For as long as I can remember my social media profiles have been a place where I can find my fellow social media-aholics insights into the human experience. I found one such insight today that made me laugh. I decided to post it here for your enjoyment. 1. NICKNAMES:
If Laura, Kate and Sarah go out for lunch, they will call each other Laura, Kate and Sarah.
If Mike, Dave and John go out, they will affectionately refer to each other as Fat Boy, Dickhead and Shit for Brains.
2. EATING OUT:
When the bill arrives, Mike, Dave and John will each throw in $20, even though it's only $32.50. None of them will have anything smaller and none will actually admit they want change back.
When the girls get their bill, out come the pocket calculators.
A woman has the last word in any argument.
Anything a man says after that is the beginning of a new argument.
A woman marries a man expecting he will change, but he doesn't.

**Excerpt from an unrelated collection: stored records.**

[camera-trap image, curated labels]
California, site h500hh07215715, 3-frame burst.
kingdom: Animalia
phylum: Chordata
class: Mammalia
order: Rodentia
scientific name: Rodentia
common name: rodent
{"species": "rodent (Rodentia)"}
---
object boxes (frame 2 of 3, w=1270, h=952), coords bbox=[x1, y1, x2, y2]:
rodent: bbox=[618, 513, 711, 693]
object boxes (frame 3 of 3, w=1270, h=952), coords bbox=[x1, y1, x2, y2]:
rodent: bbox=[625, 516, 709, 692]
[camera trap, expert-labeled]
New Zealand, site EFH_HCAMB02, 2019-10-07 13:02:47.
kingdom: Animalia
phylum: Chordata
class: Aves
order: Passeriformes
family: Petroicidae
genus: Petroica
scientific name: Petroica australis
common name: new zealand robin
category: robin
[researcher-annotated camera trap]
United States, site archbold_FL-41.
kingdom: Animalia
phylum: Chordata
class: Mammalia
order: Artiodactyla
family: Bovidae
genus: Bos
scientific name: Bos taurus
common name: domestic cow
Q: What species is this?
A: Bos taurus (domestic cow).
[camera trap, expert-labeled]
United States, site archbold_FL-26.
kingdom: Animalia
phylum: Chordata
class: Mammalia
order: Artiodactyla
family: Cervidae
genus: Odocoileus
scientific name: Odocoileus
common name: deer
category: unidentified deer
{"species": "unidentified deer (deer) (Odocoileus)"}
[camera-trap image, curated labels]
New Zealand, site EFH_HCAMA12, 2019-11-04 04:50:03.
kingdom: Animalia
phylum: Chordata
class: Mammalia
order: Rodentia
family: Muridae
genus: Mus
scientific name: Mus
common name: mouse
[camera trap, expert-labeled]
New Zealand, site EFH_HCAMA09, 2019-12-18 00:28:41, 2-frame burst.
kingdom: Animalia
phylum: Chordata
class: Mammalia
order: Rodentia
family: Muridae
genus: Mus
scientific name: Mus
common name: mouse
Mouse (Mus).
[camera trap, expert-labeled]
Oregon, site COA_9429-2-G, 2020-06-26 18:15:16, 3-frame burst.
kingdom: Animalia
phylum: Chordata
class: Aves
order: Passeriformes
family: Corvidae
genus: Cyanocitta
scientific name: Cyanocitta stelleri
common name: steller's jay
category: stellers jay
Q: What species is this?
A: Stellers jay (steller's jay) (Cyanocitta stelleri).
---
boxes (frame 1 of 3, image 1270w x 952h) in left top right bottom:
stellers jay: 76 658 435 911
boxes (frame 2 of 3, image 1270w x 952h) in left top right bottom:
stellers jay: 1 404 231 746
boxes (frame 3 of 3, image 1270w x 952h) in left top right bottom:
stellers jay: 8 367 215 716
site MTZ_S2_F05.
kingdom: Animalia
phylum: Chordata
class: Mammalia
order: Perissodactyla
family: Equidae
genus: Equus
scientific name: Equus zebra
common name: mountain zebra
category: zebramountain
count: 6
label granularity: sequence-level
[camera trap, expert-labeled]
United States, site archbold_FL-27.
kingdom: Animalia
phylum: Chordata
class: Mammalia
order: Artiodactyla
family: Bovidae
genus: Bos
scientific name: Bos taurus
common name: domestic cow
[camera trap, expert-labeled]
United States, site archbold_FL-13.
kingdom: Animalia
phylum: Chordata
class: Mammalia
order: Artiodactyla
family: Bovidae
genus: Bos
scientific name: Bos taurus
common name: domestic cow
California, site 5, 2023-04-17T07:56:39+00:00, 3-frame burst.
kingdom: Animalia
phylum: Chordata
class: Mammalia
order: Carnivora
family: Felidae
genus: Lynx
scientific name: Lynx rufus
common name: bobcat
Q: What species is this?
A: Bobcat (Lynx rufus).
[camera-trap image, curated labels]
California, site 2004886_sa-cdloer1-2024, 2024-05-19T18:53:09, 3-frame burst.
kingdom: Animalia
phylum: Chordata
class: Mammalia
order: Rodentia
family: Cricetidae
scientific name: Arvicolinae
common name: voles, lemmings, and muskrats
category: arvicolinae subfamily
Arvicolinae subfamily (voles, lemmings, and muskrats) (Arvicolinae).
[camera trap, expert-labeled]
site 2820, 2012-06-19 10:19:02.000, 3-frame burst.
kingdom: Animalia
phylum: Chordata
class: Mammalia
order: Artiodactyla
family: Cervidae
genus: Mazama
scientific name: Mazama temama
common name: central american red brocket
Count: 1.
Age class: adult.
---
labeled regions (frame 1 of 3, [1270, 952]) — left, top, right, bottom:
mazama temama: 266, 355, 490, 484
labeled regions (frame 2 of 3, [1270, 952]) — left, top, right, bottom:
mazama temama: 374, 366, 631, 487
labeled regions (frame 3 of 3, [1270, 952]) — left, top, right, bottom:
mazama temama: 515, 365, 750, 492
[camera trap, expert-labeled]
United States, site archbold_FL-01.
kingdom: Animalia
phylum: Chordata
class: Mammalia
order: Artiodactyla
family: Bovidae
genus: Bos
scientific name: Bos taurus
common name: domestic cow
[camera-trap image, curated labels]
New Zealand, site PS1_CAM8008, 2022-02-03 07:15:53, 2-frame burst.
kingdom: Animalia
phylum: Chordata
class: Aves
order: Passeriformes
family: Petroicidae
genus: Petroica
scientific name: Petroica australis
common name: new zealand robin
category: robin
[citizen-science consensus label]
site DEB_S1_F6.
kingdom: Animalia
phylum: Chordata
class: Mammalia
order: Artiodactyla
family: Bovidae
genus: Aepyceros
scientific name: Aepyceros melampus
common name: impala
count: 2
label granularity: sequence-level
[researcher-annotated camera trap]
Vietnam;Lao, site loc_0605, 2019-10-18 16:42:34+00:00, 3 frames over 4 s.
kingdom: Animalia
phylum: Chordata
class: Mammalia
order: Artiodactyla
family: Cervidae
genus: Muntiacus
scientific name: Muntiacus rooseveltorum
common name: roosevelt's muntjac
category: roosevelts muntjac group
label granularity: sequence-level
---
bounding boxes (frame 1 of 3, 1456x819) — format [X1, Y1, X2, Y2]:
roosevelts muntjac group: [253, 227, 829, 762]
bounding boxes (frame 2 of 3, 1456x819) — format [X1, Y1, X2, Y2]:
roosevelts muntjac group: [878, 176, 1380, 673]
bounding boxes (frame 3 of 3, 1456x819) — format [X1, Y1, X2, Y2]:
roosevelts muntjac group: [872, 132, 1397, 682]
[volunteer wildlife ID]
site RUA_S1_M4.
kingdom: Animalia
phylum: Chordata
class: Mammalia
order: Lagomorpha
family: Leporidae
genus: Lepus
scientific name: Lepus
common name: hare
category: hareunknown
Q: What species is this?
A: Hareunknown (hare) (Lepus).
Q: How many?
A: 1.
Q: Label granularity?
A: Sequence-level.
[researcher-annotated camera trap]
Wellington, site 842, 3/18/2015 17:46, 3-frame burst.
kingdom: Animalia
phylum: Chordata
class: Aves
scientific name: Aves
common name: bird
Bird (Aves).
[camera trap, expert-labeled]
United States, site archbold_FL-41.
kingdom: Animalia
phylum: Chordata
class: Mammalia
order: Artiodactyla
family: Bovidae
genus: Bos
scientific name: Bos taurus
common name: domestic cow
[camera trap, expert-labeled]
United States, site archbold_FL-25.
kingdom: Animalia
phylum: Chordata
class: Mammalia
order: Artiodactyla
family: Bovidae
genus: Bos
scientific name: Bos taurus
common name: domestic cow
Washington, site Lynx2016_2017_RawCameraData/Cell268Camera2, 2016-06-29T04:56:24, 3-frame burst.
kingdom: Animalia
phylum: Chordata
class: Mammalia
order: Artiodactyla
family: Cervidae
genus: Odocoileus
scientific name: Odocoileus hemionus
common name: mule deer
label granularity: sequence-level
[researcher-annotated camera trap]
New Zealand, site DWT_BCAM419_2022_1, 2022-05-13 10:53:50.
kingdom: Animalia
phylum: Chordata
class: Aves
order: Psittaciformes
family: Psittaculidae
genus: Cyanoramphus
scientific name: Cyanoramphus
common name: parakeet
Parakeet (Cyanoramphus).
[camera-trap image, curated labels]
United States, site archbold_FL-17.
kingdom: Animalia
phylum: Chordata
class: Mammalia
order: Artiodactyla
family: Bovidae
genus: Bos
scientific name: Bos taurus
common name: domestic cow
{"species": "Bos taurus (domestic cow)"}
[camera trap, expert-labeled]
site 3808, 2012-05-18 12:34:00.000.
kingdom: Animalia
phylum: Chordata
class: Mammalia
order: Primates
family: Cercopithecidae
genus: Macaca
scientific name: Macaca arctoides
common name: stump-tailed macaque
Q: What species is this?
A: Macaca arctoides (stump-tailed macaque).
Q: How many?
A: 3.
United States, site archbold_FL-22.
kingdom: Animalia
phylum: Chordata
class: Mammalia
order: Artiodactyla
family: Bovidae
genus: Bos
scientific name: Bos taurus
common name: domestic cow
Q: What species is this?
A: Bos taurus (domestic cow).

A man marries a woman expecting that she won't change, but she does.
A man will pay $2 for a $1 item he needs.
A woman will pay $1 for a $2 item that she doesn't need, but is on sale.
A man has six items in his bathroom: toothbrush, toothpaste, razor, shampoo, soap and a towel.
The average number of items in the typical woman's bathroom is 337. A man would not be able to identify more than 20 of these items.